Warfarin is not a perfect solution, though, so other medicines have joined the field. A few have reached the marketplace -- about one for every 10,000 attempts. And it takes about 15 years and costs about $1 billion for each of those to emerge.
Thus, the lesson: Both serendipity and extensive, exhaustive, expensive research have produced helpful treatments, but we can't rely on either going forward. We need a better way.
How can we do it? How can we discover more treatments that capitalize on the technology at our fingertips? The answer lies with disruptive innovation.
Harvard Business School professor Clayton Christiansen coined that term to describe what happens when a new development has an unexpected and profound impact on how we live and work. For example, cell phones freed us from land lines, which in turn gave birth to the smartphone, an all-in-one tool like a modern-day Swiss army knife for patients and members of the healthcare community alike.
There's no telling what treatments or prevention tools that disruptive innovation could lead us to.

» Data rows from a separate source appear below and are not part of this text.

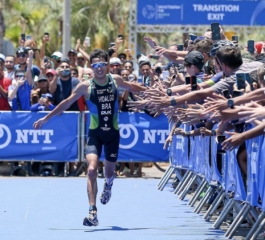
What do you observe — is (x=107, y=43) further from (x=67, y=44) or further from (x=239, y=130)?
(x=239, y=130)

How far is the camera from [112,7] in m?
57.3

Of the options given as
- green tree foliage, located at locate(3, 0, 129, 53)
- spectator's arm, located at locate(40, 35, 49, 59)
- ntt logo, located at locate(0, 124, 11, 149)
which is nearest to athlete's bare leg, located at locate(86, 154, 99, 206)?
ntt logo, located at locate(0, 124, 11, 149)

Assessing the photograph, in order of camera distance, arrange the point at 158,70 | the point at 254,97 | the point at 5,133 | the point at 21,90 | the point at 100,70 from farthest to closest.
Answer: the point at 5,133 < the point at 21,90 < the point at 158,70 < the point at 100,70 < the point at 254,97

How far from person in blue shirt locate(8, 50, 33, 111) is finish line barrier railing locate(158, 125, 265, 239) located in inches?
165

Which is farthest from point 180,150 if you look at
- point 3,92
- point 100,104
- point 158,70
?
point 3,92

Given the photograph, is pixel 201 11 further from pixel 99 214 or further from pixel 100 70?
pixel 100 70

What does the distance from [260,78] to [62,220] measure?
437 cm

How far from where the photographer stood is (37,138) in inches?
784

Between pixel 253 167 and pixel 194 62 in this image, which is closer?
pixel 253 167

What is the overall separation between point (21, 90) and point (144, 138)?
113 inches

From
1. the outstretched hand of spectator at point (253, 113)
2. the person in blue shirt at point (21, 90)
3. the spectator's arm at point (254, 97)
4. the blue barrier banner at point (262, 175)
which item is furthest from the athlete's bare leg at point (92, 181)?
the person in blue shirt at point (21, 90)

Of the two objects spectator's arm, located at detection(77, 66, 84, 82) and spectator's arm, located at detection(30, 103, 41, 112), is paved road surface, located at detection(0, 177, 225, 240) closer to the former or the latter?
spectator's arm, located at detection(30, 103, 41, 112)

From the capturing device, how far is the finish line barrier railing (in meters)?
8.89

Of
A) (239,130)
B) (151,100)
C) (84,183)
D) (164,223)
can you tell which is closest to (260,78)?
(239,130)
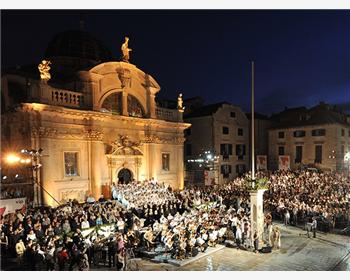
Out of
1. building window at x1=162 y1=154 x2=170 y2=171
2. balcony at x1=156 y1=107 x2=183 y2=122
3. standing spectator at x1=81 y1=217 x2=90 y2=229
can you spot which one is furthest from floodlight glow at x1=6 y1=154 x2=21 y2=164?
building window at x1=162 y1=154 x2=170 y2=171

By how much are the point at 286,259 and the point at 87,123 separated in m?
15.6

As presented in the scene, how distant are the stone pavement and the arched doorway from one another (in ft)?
39.8

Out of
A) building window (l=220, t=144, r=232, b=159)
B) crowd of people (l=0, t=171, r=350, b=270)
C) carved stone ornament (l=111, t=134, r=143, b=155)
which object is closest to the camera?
crowd of people (l=0, t=171, r=350, b=270)

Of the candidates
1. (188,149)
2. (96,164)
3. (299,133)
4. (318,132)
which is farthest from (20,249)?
(299,133)

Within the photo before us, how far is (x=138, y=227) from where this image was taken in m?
14.4

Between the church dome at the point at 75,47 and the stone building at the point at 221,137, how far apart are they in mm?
13788

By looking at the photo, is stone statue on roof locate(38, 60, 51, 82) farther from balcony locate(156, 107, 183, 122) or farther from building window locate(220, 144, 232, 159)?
building window locate(220, 144, 232, 159)

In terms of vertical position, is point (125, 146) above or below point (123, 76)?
below

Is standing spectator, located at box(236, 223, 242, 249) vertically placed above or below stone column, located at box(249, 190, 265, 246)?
below

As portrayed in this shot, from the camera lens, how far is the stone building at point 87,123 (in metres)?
19.0

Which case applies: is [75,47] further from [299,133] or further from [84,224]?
[299,133]

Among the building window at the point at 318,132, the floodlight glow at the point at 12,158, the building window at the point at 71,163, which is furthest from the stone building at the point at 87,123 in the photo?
the building window at the point at 318,132

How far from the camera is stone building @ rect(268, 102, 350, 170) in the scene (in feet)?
114

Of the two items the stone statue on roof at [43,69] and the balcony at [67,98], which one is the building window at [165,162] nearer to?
the balcony at [67,98]
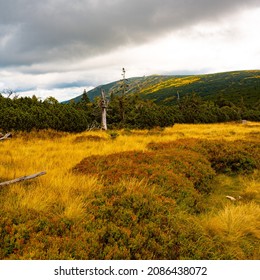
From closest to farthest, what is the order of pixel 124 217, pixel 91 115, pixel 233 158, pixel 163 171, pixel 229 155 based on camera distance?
pixel 124 217 < pixel 163 171 < pixel 233 158 < pixel 229 155 < pixel 91 115

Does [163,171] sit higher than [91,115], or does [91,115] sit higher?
[91,115]

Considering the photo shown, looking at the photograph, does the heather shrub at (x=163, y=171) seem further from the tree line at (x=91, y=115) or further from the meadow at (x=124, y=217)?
the tree line at (x=91, y=115)

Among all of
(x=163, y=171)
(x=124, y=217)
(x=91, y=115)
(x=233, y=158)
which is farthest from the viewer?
(x=91, y=115)

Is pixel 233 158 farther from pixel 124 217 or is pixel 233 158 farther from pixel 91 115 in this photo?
pixel 91 115

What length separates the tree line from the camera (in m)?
18.4

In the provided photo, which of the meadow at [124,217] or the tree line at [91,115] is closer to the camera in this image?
the meadow at [124,217]

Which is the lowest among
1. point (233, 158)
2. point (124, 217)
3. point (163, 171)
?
point (233, 158)

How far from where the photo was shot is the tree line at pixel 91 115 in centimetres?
1838

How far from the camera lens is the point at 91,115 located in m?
32.1

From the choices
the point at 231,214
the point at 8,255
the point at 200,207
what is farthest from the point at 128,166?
the point at 8,255

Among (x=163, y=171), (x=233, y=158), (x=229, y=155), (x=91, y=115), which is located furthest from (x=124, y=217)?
(x=91, y=115)

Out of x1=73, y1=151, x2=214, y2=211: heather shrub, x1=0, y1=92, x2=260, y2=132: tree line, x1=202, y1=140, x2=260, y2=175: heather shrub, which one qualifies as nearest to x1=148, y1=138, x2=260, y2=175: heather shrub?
x1=202, y1=140, x2=260, y2=175: heather shrub

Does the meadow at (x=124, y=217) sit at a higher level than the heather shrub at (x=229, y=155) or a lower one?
higher

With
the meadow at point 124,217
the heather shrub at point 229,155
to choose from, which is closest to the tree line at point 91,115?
the heather shrub at point 229,155
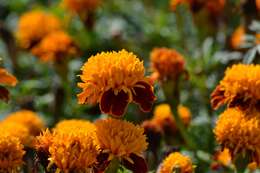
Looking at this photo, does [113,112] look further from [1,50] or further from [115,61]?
[1,50]

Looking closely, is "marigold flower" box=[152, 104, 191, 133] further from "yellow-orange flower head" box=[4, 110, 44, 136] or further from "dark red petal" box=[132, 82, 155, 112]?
"dark red petal" box=[132, 82, 155, 112]

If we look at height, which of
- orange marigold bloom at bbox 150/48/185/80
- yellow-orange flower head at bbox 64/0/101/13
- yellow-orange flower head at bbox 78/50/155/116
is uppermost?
yellow-orange flower head at bbox 64/0/101/13

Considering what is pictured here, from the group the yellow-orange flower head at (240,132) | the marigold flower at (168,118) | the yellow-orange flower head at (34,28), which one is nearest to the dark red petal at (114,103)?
the yellow-orange flower head at (240,132)

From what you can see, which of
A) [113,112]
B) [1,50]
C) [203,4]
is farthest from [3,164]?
[1,50]

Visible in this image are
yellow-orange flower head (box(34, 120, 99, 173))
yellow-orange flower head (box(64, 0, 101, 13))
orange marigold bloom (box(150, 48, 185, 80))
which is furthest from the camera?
yellow-orange flower head (box(64, 0, 101, 13))

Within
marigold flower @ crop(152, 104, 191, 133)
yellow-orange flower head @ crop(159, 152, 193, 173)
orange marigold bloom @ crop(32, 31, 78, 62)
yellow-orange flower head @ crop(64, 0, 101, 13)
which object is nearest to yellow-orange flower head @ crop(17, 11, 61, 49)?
yellow-orange flower head @ crop(64, 0, 101, 13)

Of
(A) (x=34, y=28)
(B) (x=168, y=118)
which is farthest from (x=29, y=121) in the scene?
(A) (x=34, y=28)
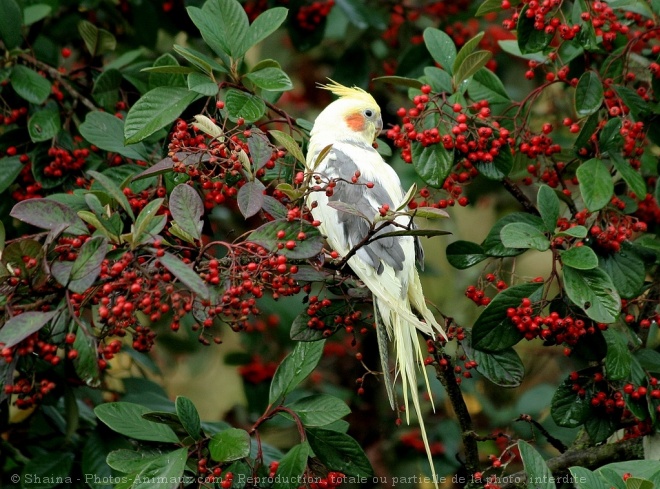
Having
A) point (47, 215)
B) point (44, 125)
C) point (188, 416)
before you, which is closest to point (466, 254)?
point (188, 416)

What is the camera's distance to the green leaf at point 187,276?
163 centimetres

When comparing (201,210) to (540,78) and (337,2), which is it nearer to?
(337,2)

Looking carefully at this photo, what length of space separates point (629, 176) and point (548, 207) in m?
0.36

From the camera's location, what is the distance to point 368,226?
2.60m

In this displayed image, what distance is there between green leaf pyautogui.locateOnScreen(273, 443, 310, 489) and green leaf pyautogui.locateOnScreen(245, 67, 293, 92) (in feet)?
3.26

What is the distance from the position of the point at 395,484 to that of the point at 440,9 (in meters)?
2.19

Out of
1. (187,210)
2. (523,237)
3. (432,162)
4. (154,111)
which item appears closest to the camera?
(187,210)

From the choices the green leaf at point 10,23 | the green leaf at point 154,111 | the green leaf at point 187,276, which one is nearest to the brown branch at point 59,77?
the green leaf at point 10,23

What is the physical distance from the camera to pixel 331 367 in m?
4.39

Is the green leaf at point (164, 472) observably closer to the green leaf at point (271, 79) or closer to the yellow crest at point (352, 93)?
the green leaf at point (271, 79)

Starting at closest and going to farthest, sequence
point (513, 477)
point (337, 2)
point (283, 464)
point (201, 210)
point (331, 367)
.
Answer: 1. point (201, 210)
2. point (283, 464)
3. point (513, 477)
4. point (337, 2)
5. point (331, 367)

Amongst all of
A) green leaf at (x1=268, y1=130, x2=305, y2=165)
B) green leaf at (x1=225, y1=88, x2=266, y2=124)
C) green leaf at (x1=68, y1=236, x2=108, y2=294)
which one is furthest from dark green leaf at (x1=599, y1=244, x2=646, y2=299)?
green leaf at (x1=68, y1=236, x2=108, y2=294)

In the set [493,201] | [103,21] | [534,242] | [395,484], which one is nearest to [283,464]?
[534,242]

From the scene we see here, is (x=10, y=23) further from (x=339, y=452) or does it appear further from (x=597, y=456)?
(x=597, y=456)
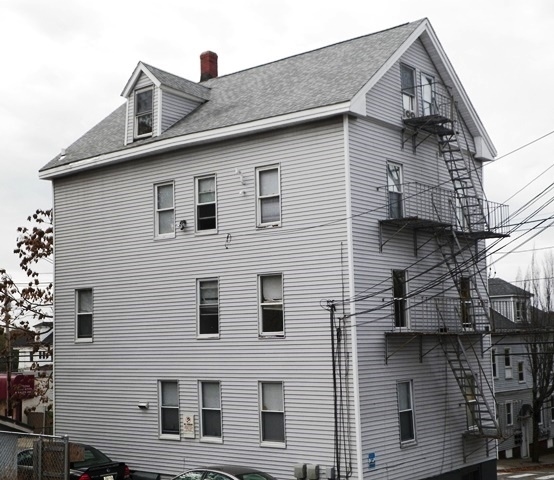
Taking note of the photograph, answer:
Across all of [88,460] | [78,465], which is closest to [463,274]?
[88,460]

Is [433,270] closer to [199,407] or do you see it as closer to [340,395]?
[340,395]

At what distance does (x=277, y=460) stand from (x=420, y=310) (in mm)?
6245

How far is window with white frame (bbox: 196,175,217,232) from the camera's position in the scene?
78.4 feet

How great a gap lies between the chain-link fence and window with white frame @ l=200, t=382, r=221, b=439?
4530 millimetres

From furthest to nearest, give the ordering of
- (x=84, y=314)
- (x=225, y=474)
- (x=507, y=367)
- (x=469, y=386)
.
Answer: (x=507, y=367) < (x=84, y=314) < (x=469, y=386) < (x=225, y=474)

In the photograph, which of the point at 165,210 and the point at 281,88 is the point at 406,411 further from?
the point at 281,88

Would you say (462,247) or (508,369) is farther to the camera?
(508,369)

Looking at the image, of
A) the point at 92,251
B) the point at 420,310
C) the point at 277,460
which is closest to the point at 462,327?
the point at 420,310

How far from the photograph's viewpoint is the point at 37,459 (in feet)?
66.6

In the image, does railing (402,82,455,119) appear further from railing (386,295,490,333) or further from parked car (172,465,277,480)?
parked car (172,465,277,480)

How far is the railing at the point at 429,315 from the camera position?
2266 cm

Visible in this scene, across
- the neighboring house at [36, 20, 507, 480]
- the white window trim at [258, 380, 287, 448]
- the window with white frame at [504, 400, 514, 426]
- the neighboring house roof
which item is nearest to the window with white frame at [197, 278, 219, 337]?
the neighboring house at [36, 20, 507, 480]

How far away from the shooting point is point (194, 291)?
2406 cm

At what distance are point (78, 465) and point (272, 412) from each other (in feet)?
18.3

One potential means of discovery is a research platform called the Cardiovascular Genome-Phenome Study, or CVGPS. This work combines data from the landmark Framingham Heart Study and the Jackson Heart Study as well as other prominent population studies. Combing through this volume of information -- and a deeper level of information -- can lead to breakthroughs in cardiovascular research. (A quick example: By screening for people affected by a condition at a young age, we can examine why some were severely affected and others weren't.) I was honored to announce the first eight awardees of CVGPS grants in my Presidential Address.
Why are we doing all this? Why are we working so hard to pair modern-day tools with medicine? It's simple, of course.
Innovations are part of a larger movement toward a culture of health, a day when ideal cardiovascular health is the norm. Yet the real answer is people -- helping them live longer and better. Life is why.